>> BEGIN Document text
In the interview, Masharawi argued with the PA response to the UAE-Israel agreement, and especially with Rajoub.
Like every Palestinian, he said, Dahlan’s faction in Fatah is opposed to the normalization of ties between any Arab country and Israel before the establishment of the Palestinian state. The problem is the way this opinion is worded. “You can argue, ‘That’s what Yasser Arafat taught us,’ Masharawi said. “But the slander, burning the flag of an Arab country, condemnation of the leadership of an Arab country, accusing it of treason – that’s not civilized, it’s not becoming to the Palestinians. It’s a flight from failure.
“Is the solution to lose another Arab country?” he asked. “That’s exactly what the Israelis want,” he continued. “The Arab world boycotted Egypt after the Camp David summit, and the first to leave Lebanon and visit Cairo was Yasser Arafat. He understood that the Palestinians cannot lose Egypt. Now, if Arafat were alive, he would take a plane and fly to the UAE to say that he doesn’t agree. I hope Abu Mazen will do that.
“We have a community of 300,000 Palestinians in the Emirates, and we have to think about their interests. Is there sweet normalization and salty normalization?” he asked, referring to the tolerance the PA displays toward the normalized relations that countries like Qatar and Turkey have with Israel.
>> END Document text
>> BEGIN Record set
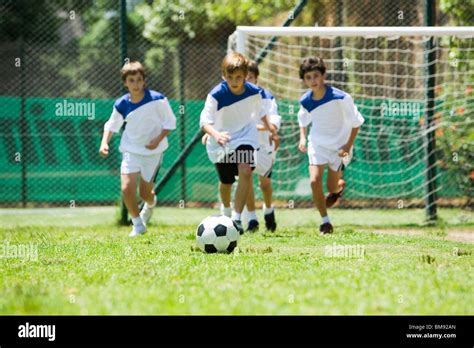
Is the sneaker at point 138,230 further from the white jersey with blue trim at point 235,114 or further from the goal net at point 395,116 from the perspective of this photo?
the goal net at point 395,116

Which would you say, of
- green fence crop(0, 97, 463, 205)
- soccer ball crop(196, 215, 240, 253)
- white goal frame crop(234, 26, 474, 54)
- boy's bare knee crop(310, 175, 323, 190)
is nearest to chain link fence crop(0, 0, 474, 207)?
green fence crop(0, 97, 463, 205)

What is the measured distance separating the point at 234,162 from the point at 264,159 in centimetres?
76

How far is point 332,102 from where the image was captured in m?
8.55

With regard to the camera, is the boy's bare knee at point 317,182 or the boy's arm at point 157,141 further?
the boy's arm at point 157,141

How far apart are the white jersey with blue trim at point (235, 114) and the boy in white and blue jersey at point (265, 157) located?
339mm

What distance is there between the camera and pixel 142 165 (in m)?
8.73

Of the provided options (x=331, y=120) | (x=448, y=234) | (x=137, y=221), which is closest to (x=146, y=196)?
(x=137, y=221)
>> END Record set
>> BEGIN Record set
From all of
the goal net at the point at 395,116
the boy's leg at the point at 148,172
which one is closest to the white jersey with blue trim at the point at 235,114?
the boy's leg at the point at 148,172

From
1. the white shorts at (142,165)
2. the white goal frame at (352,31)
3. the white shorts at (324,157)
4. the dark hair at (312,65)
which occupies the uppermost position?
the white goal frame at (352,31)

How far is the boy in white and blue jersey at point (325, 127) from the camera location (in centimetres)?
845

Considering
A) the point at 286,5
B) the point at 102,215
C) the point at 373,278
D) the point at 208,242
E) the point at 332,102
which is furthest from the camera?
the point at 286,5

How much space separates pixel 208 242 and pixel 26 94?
>> END Record set
= Request =
In the passage on the UAE-Israel agreement, why did Yasser Arafat become the first to leave Lebanon and visit Cairo while the Arab world boycotted Egypt after the Camp David summit? Please answer in one to three sentences.

= Output of the exercise =
Arafat understood that the Palestinians cannot lose Egypt. Masharawi cites this to argue against losing another Arab country, which he says is exactly what the Israelis want.